RECORD EXTRACTS Block Start

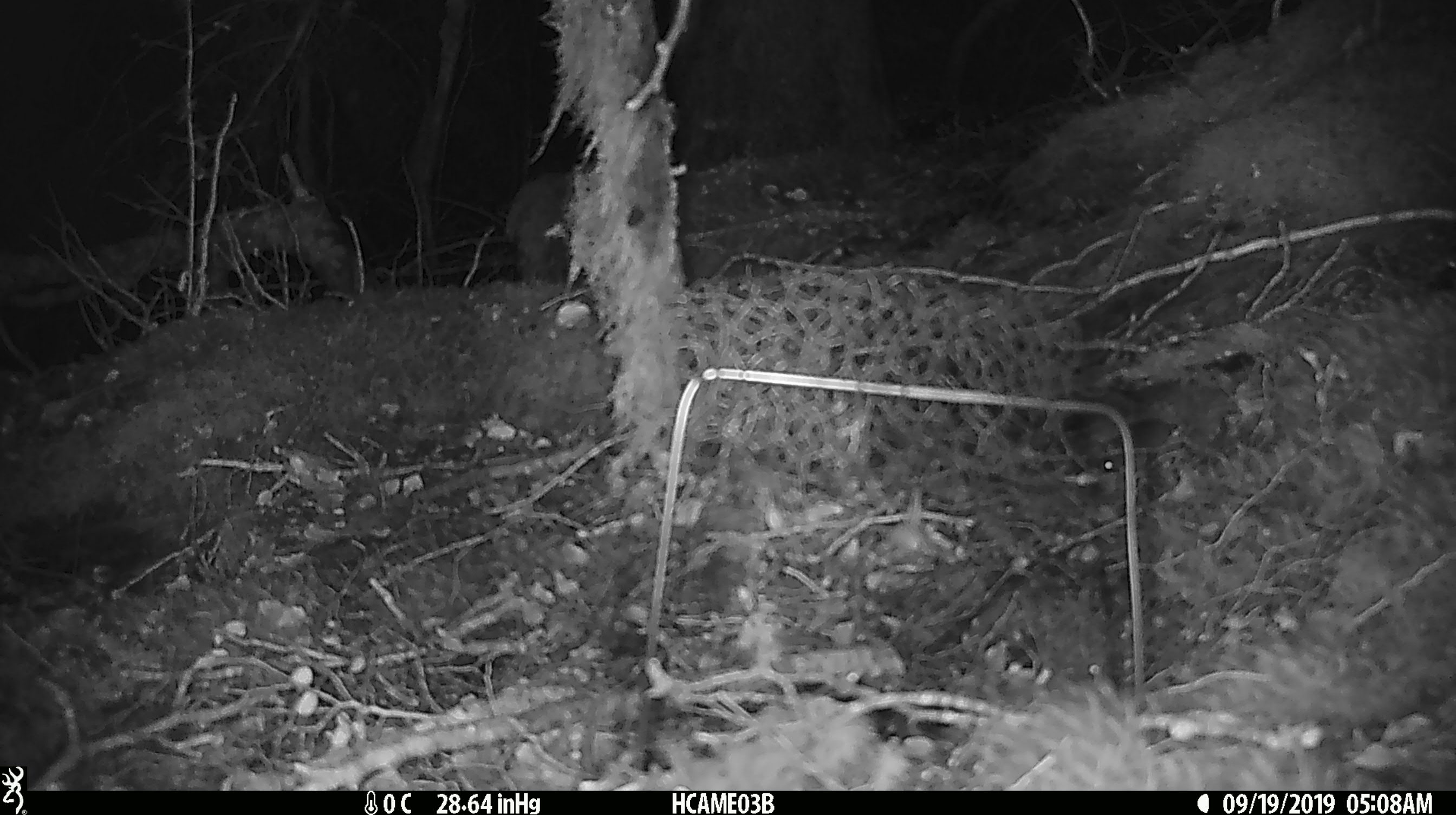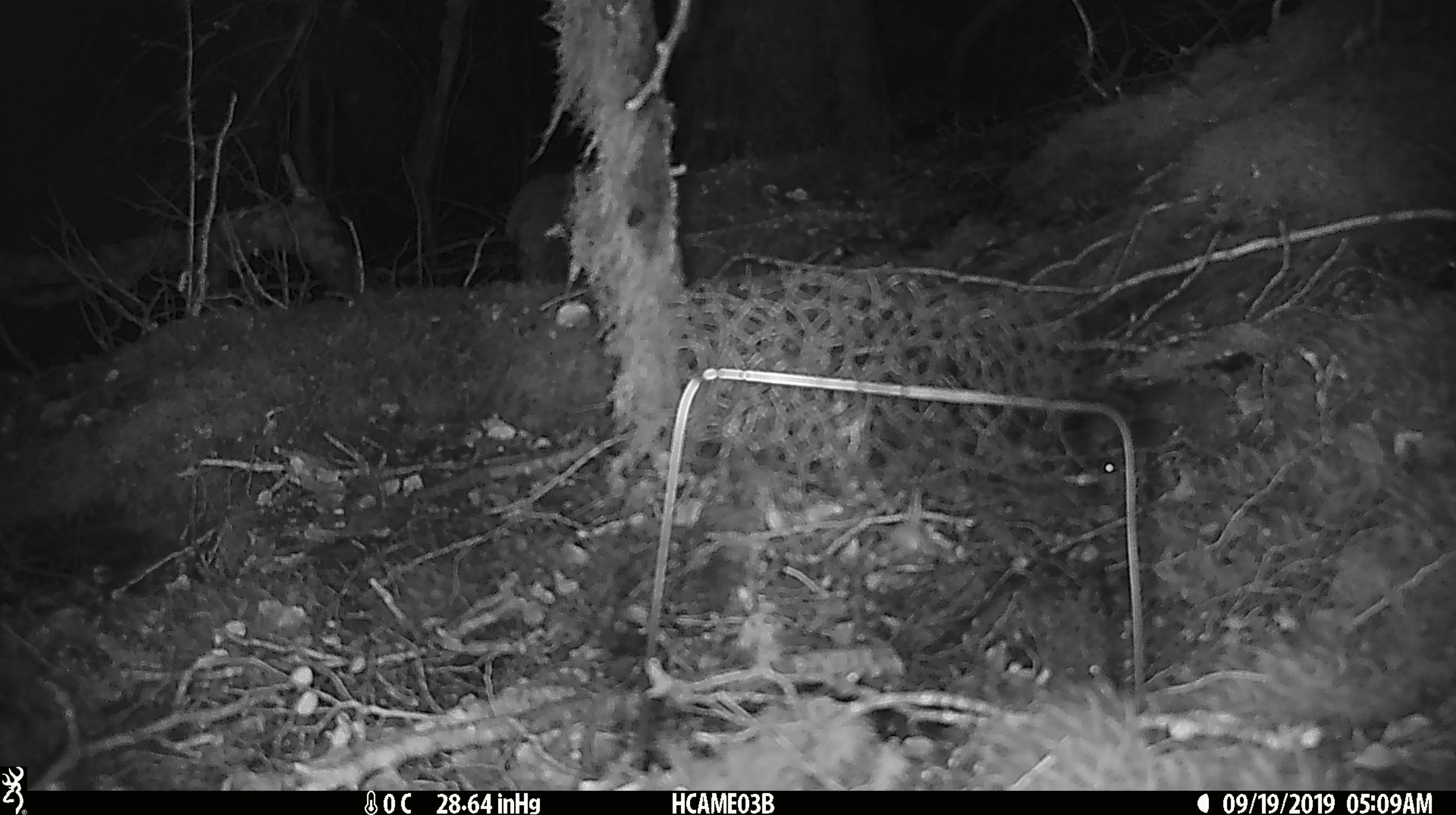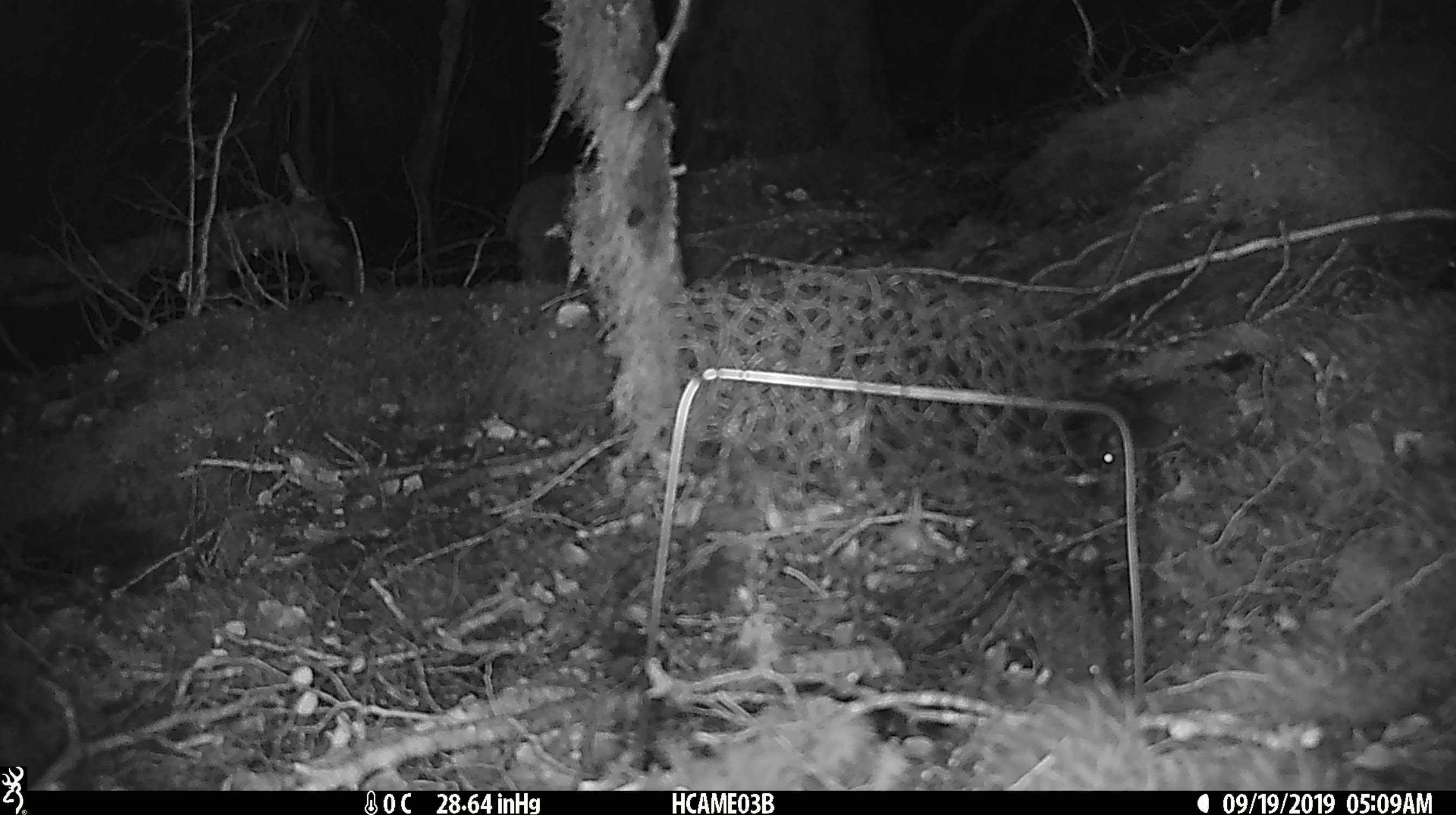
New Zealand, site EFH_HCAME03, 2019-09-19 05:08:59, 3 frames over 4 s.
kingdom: Animalia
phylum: Chordata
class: Mammalia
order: Rodentia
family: Muridae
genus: Mus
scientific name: Mus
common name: mouse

RECORD EXTRACTS Block End

#### [THE TASK]
Copy every record above exactly, leaving out the pictures.

#### [ANSWER AREA]
New Zealand, site EFH_HCAME03, 2019-09-19 05:08:59, 3 frames over 4 s.
kingdom: Animalia
phylum: Chordata
class: Mammalia
order: Rodentia
family: Muridae
genus: Mus
scientific name: Mus
common name: mouse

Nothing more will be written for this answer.